Чтобы не пропустить такую сенсационную развязку, как поимка чудовища, я в следующее воскресенье ни свет ни заря отправился в Ньюарк, Питер был дома; в комнатах — кавардак, сам он засовывал в саквояж какие-то вещи. У подъезда его ждали в автомобиле фотограф редакции и еще несколько человек — все очень весело настроены: они собрались помогать Питеру выследить дикаря, устроить на него облаву и, если удастся, сфотографировать его.
— Все это прекрасно, но кто будет изображать дикаря? — добивался я.
— Ну, ну! Не будь таким любопытным, — смеялся Питер. — И у дикаря есть свои права и привилегии. Еще раз всех предупреждаю — относитесь к нему с уважением. Он очень обидчивый и репортеров-то, во всяком случае, не жалует. Мы его сфотографируем — и это будет самый настоящий дикарь. Чего вам еще?
Но вот мы приехали к месту съемки. Место выбрали самое подходящее: уединенный живописный уголок на берегу Морисского канала, близ Бунтона; преследователи группами рассеялись по лесу и осторожно выглядывали из-за деревьев, горя нетерпением выследить свою необычайную дичь. Здесь-то и был сделан моментальный снимок. Затем Питер куда-то исчез, и вот вижу, он идет к нам, волосы дыбом, все тело вымазано чем-то черным, только вокруг глаз белые мазки, на запястьях, на лодыжках, на бедрах торчат клочья шерсти — поистине одичавший человек, лучше не надо, только роста до восьми футов не хватало.
— Питер! — сказал я. — Это нелепо! Ты с ума сошел!
— Осторожнее выбирай слова, когда говоришь со мною, — промолвил Питер с достоинством. — Ведь я дикарь. С нашим братом лучше не шутить. Я потомок старейшего, славного племени. Ты меня не тронь. — И он важно, как заправская кинозвезда, прошествовал через лужайку, чтобы обсудить с художником и фотографом, в каких позах снять дикаря, не замечающего своих преследователей, чтобы вышло и страшно и правдоподобно.
— Но где же рост в восемь футов? — не выдержал я.
— Пустяки, пустяки, — беззаботно отвечал Питер. — На фото выйдут все восемь футов. Нет ничего проще. Видишь ли, мы, дикари...
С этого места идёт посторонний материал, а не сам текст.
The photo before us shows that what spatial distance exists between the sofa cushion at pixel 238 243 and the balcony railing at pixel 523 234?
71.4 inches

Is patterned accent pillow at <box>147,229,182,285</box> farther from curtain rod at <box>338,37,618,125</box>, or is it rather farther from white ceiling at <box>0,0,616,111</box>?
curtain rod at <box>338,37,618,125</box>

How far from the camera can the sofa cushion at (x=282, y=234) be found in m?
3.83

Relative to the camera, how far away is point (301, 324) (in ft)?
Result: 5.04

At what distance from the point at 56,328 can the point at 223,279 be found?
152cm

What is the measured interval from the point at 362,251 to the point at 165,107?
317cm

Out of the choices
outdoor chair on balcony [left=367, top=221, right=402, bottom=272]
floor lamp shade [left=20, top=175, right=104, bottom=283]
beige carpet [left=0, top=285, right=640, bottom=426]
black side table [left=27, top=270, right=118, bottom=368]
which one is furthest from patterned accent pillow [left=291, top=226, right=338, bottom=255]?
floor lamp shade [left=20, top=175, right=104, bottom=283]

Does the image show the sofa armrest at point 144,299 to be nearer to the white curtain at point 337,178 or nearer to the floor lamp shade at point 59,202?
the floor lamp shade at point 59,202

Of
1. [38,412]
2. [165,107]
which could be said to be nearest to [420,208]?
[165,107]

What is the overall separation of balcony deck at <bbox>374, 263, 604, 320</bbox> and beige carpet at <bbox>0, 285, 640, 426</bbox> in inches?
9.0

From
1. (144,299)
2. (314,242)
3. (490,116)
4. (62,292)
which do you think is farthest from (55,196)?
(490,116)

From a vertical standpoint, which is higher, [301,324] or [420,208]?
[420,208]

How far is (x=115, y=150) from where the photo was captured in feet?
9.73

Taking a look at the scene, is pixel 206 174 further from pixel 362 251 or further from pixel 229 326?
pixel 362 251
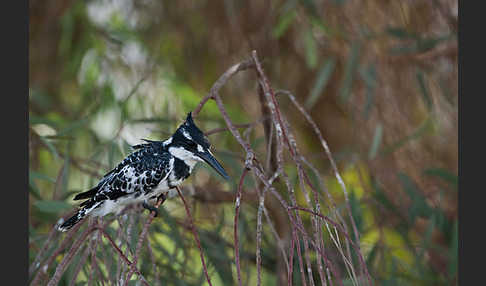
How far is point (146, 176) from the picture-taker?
1.11 metres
Некоторые снимки получились великолепны — от них прямо дух захватывало. Дикарь то злобно скалился, то хитро или испуганно выглядывал из-за листвы. Питер был превосходный актер. У меня, кажется, и сейчас еще где-то хранится полный набор этих снимков вместе с номером газеты, вышедшим через неделю; дикарю в нем была посвящена целая полоса.
Конечно, снимки произвели должное впечатление, но, увы, опасения оправдались — дикарь исчез.
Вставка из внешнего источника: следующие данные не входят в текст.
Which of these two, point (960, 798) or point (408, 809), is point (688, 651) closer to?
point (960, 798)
Воды канала смыли внушаемый им ужас, а вернее — он скрылся в тайниках памяти Питера. Газеты еще несколько раз о нем упомянули, потом из какого-то города на северо-востоке Пенсильвании сообщили по телеграфу, что найден, по-видимому, труп этого самого дикаря. А Питер появился то ли из глубины канала, то ли с берега, если и не с чистой совестью, то, во всяком случае, чистенький и аккуратный, как ни в чем не бывало. Он смеялся, приглаживал волосы, поправлял галстук.
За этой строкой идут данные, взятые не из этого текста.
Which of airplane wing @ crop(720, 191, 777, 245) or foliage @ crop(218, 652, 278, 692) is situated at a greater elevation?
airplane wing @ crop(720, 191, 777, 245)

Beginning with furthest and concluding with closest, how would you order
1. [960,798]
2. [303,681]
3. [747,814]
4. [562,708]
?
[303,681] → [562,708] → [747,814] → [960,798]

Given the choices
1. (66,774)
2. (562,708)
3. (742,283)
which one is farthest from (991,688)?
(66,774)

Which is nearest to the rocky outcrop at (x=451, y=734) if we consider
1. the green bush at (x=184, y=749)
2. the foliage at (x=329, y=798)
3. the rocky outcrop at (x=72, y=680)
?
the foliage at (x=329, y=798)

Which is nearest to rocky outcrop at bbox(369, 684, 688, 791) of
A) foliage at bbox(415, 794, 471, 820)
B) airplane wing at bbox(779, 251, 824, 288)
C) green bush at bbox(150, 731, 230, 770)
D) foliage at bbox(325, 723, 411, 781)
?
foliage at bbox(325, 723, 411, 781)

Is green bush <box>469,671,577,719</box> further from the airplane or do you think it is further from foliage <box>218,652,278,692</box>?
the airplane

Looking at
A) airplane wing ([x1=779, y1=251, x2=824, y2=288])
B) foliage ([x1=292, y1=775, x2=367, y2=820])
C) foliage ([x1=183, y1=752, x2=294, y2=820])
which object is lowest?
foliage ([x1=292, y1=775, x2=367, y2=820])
— Ну и сумасброд! — восхищался я. — Ты неисправимый жулик.
— Ничего подобного, Драйзер. Брось ворчать, — смеялся в ответ Питер. — Я всеобщий благодетель, а не жулик. Я творец. Я ведь сотворил необычайное существо, и оно живет в умах людей, и в твоем сознании, и в моем. Ты же и сам поверил в него. Вот только четверть часа назад он выглядывал из-за этих кустов. Он развлекал тысячи людей, радовал их, волновал. Стивенсон сотворил своего Джекила и Хайда, почему бы мне не сотворить дикаря? Я и создал его. Вот его фотографии. Чего же тебе еще?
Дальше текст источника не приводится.